100%|██████████| 55/55 [00:00<00:00, 184254.57it/s]


For more numerical stability, instead of the multikernel approach a standard cholesky decomposition can also be performed. 

In [55]:
cho_alphas = g2s.krr.train_cholesky(train_kernel, padded_distances)
cho_pred_distances = g2s.krr.predict_distances(train_kernel, cho_alphas)

100%|██████████| 55/55 [00:00<00:00, 13613.05it/s]


Similar logic applies to the learning of local heavy atom to hydrogen distances.
Don't forget to stack your local environments before training!

In [56]:
print(local_hydrogen.shape)
hydrogen_representation = np.vstack(local_hydrogen)
hydrogen_distances = np.vstack(hydrogen_heavy_dist)
print(hydrogen_representation.shape)

(5,)
(13, 15)


In [57]:
train_kernel = g2s.krr.laplacian_kernel(hydrogen_representation, hydrogen_representation, 32)
train_kernel[np.diag_indices_from(train_kernel)] += 1e-7
hydro_alphas = g2s.krr.train_multikernel(train_kernel, hydrogen_distances)

pred_hydrogen_distances = g2s.krr.predict_distances(train_kernel, hydro_alphas)

100%|██████████| 5/5 [00:00<00:00, 57456.22it/s]


## Geometry Reconstruction, Solving the Distance Geometry Problem

To convert the predicted distance matrices, we have to solve the Distance Geometry Problem!

This problem deals with embedding points in a space, given a specified distance boundary (our predicted distances matrix).

• Objective A: Copy the notebook excerpt from "100%|██████████| 55/55 [00:00<00:00, 13613.05it/s]" to "print(local_hydrogen.shape)".
• Objective B: How would you sum up the notebook excerpt in two sentences?
• Objective C:
Answer these questions on the notebook excerpt:
(i) What can be performed instead of the multikernel approach for more numerical stability?
(ii) What should be done to local environments before training?
(iii) Which problem has to be solved to convert the predicted distance matrices?
The lines after this point come from a separate source.

• Dataset excerpts:
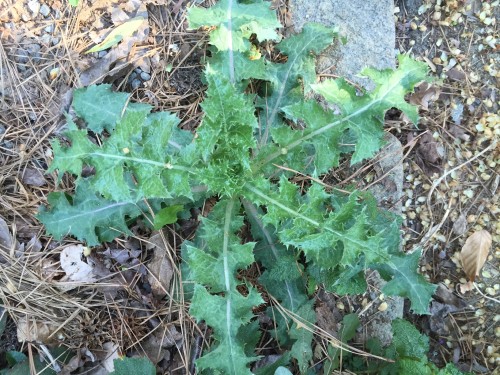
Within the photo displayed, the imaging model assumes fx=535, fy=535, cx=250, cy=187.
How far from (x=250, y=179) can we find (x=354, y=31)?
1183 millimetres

==

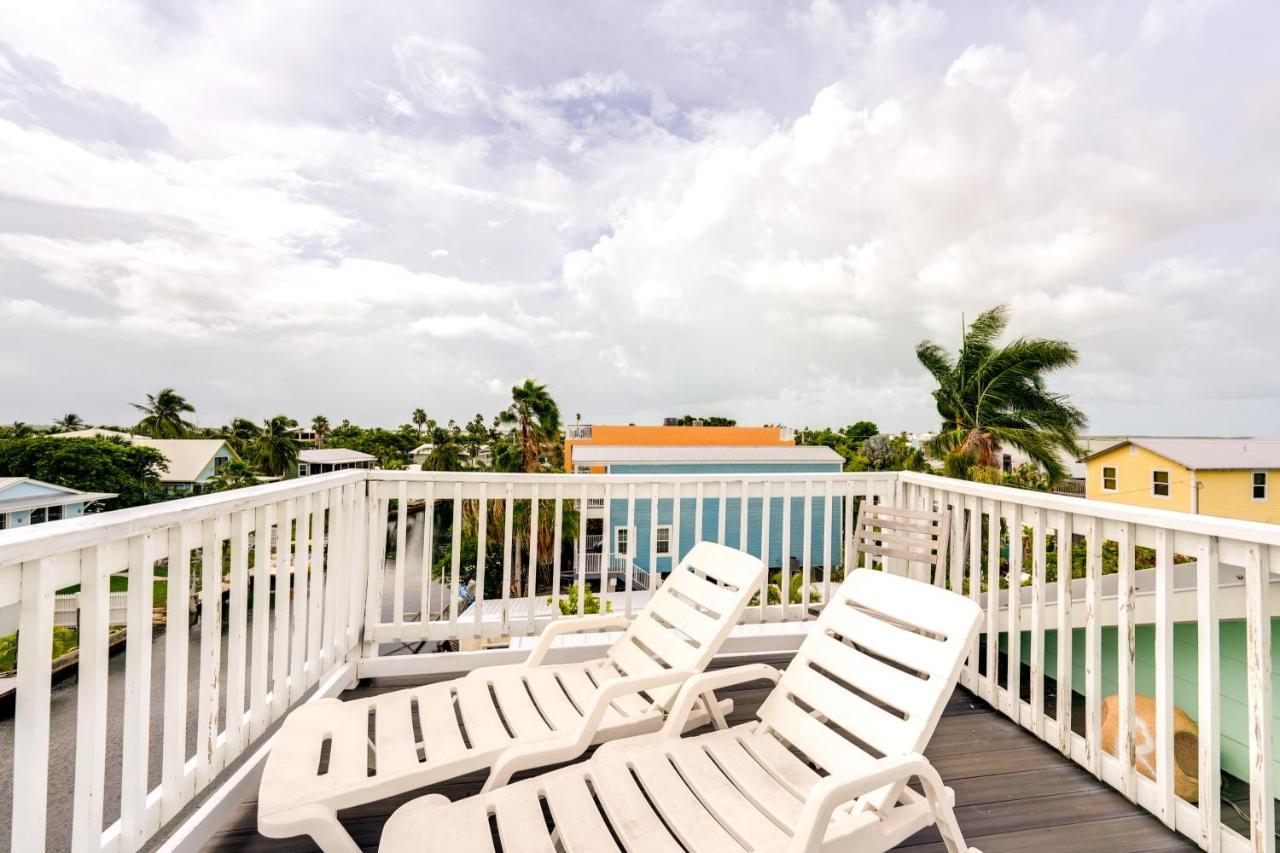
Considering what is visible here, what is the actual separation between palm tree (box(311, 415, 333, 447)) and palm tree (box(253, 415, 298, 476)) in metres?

• Task output A:
100%|██████████| 55/55 [00:00<00:00, 13613.05it/s]


Similar logic applies to the learning of local heavy atom to hydrogen distances.
Don't forget to stack your local environments before training!

In [56]:
print(local_hydrogen.shape)

• Task output B: For more numerical stability, a standard cholesky decomposition can be performed instead of the multikernel approach, and similar logic applies to learning local heavy atom to hydrogen distances, with local environments stacked before training. To convert the predicted distance matrices, the Distance Geometry Problem must be solved, which deals with embedding points in a space given a specified distance boundary.

• Task output C:
(i) A standard cholesky decomposition.
(ii) They should be stacked.
(iii) The Distance Geometry Problem.